__What the task requires__
Repeat every record below exactly as written.
——————
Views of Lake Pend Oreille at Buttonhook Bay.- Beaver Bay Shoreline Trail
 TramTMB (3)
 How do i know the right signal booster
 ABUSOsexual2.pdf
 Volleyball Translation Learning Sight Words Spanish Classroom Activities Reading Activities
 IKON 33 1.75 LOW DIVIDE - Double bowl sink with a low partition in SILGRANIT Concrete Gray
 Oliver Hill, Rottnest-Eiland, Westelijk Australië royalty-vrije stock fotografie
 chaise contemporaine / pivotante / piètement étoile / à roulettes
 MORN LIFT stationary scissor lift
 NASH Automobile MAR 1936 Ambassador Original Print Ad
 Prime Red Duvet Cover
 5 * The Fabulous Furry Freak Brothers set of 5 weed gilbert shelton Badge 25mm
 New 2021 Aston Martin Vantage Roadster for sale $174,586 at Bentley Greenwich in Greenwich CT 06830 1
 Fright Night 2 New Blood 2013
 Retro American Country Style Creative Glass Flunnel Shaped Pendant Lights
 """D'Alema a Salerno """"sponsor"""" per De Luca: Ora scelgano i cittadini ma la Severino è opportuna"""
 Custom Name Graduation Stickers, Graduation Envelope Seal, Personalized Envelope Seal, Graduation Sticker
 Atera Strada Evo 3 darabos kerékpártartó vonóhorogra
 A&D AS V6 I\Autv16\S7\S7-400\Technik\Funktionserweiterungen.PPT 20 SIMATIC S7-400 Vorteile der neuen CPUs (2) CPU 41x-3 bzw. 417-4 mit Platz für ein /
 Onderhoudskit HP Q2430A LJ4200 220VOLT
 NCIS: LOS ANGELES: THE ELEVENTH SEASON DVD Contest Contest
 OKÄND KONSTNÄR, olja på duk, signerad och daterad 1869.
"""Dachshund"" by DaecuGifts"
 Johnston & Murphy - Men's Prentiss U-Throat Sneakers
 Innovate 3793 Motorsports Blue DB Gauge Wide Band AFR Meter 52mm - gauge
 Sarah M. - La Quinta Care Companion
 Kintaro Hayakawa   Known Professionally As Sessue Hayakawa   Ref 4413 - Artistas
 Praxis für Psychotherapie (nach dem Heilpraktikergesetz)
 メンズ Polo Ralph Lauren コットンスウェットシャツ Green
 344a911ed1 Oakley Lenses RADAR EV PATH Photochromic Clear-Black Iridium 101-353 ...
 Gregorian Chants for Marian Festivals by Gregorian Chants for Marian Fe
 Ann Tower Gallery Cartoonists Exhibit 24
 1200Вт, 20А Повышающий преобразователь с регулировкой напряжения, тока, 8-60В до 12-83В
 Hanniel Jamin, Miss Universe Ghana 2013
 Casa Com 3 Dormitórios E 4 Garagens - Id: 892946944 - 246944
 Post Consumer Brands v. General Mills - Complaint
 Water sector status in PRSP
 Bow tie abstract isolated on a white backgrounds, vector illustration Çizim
——————
__Output below__
Views of Lake Pend Oreille at Buttonhook Bay.- Beaver Bay Shoreline Trail
 TramTMB (3)
 How do i know the right signal booster
 ABUSOsexual2.pdf
 Volleyball Translation Learning Sight Words Spanish Classroom Activities Reading Activities
 IKON 33 1.75 LOW DIVIDE - Double bowl sink with a low partition in SILGRANIT Concrete Gray
 Oliver Hill, Rottnest-Eiland, Westelijk Australië royalty-vrije stock fotografie
 chaise contemporaine / pivotante / piètement étoile / à roulettes
 MORN LIFT stationary scissor lift
 NASH Automobile MAR 1936 Ambassador Original Print Ad
 Prime Red Duvet Cover
 5 * The Fabulous Furry Freak Brothers set of 5 weed gilbert shelton Badge 25mm
 New 2021 Aston Martin Vantage Roadster for sale $174,586 at Bentley Greenwich in Greenwich CT 06830 1
 Fright Night 2 New Blood 2013
 Retro American Country Style Creative Glass Flunnel Shaped Pendant Lights
 """D'Alema a Salerno """"sponsor"""" per De Luca: Ora scelgano i cittadini ma la Severino è opportuna"""
 Custom Name Graduation Stickers, Graduation Envelope Seal, Personalized Envelope Seal, Graduation Sticker
 Atera Strada Evo 3 darabos kerékpártartó vonóhorogra
 A&D AS V6 I\Autv16\S7\S7-400\Technik\Funktionserweiterungen.PPT 20 SIMATIC S7-400 Vorteile der neuen CPUs (2) CPU 41x-3 bzw. 417-4 mit Platz für ein /
 Onderhoudskit HP Q2430A LJ4200 220VOLT
 NCIS: LOS ANGELES: THE ELEVENTH SEASON DVD Contest Contest
 OKÄND KONSTNÄR, olja på duk, signerad och daterad 1869.
"""Dachshund"" by DaecuGifts"
 Johnston & Murphy - Men's Prentiss U-Throat Sneakers
 Innovate 3793 Motorsports Blue DB Gauge Wide Band AFR Meter 52mm - gauge
 Sarah M. - La Quinta Care Companion
 Kintaro Hayakawa   Known Professionally As Sessue Hayakawa   Ref 4413 - Artistas
 Praxis für Psychotherapie (nach dem Heilpraktikergesetz)
 メンズ Polo Ralph Lauren コットンスウェットシャツ Green
 344a911ed1 Oakley Lenses RADAR EV PATH Photochromic Clear-Black Iridium 101-353 ...
 Gregorian Chants for Marian Festivals by Gregorian Chants for Marian Fe
 Ann Tower Gallery Cartoonists Exhibit 24
 1200Вт, 20А Повышающий преобразователь с регулировкой напряжения, тока, 8-60В до 12-83В
 Hanniel Jamin, Miss Universe Ghana 2013
 Casa Com 3 Dormitórios E 4 Garagens - Id: 892946944 - 246944
 Post Consumer Brands v. General Mills - Complaint
 Water sector status in PRSP
 Bow tie abstract isolated on a white backgrounds, vector illustration Çizim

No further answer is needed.